• Task statement: If a line below includes the string "burst", copy it.

• Material supplied:
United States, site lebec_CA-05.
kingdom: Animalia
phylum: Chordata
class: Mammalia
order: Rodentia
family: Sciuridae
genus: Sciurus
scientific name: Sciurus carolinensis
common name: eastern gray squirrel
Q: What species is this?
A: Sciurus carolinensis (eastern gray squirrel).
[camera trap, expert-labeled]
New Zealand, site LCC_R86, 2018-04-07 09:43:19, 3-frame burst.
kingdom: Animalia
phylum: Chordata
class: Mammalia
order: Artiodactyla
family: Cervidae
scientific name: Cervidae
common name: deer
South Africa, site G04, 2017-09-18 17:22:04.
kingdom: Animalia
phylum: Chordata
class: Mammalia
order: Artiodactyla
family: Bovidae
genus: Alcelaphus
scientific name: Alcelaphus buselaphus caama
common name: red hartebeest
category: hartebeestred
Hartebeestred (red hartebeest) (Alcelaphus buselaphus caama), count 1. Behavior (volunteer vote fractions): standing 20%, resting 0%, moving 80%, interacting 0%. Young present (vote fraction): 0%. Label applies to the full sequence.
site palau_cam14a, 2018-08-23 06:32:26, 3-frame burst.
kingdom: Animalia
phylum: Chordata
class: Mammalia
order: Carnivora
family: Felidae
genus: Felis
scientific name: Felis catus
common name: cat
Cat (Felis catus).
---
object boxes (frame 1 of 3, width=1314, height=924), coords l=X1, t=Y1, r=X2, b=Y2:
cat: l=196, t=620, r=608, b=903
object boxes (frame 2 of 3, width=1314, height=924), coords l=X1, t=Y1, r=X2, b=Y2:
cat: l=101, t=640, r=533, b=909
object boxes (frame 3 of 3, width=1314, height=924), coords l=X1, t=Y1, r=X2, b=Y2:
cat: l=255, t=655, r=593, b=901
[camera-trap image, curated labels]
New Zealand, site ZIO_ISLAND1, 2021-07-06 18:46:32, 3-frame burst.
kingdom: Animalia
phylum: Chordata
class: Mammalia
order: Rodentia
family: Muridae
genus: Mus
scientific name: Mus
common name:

• Response to the task:
New Zealand, site LCC_R86, 2018-04-07 09:43:19, 3-frame burst.
site palau_cam14a, 2018-08-23 06:32:26, 3-frame burst.
New Zealand, site ZIO_ISLAND1, 2021-07-06 18:46:32, 3-frame burst.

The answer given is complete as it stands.